** Text provided **
--- Start ---

It should be understood here that faith is not the gift, salvation is.  He also mentions erroneously that God’s gift of faith is only given to some (the elect).  His last point about finding fault with God is somewhat irrelevant because faith is not granted in this manner in the first place.    God gives all men the ability to believe or reject the gospel if presented to them.

“This grace, therefore, which is hiddenly bestowed in human hearts by the Divine gift, is rejected by no hard heart, because it is given for the sake of first taking away the hardness of the heart.”

God first softens our heart with grace, part of the Divine gift? This sounds like what has become to be known as irresistible grace to me.

“Furthermore, who would be so impiously foolish as to say that God cannot turn the evil wills of men—as he willeth, when he willeth, and where he willeth—toward the good? But, when he acteth, he acteth through mercy; when he doth not act, it is through justice. For, “he hath mercy on whom he willeth; and whom he willeth, he hardeneth.”

This is more of the same from him.  Doesn’t this make God out to be some kind of puppet master that controls people toward belief or unbelief?  We know however that God is not in the business of re-probation because He desires the salvation of all men.

Calvin
John Calvin:

“There is no man to whom some awareness of eternal light does not penetrate…. No man will penetrate into the Kingdom of God by the cleverness and perspicuity of his own mind. The Spirit of God alone opens the gate of Heaven to His elect….”

“Implanted into Christ by faith, we attain the right of adoption as the sons of God…. They are already born of God, who believe….”

“By faith, we conceive the incorruptible seed by which we are born again to new and divine life…. Faith is a part of our regeneration, an entering into the Kingdom of God so that He may number us among His children.”

--- End ---

** Data section **
--- Start ---

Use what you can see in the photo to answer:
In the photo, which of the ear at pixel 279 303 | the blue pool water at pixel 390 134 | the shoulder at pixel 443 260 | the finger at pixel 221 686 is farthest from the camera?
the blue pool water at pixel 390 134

--- End ---

** Exercise details **
Answer these questions about the passage on grace and faith.
1. According to the writer's opening line, which is the gift: faith or salvation?
2. What does the writer say the idea of God first softening our heart with grace has come to be known as?
3. In the quotation from John Calvin, who alone opens the gate of Heaven to His elect?
The listing has no connection to the text.

** Result **
1. Salvation.
2. Irresistible grace.
3. The Spirit of God.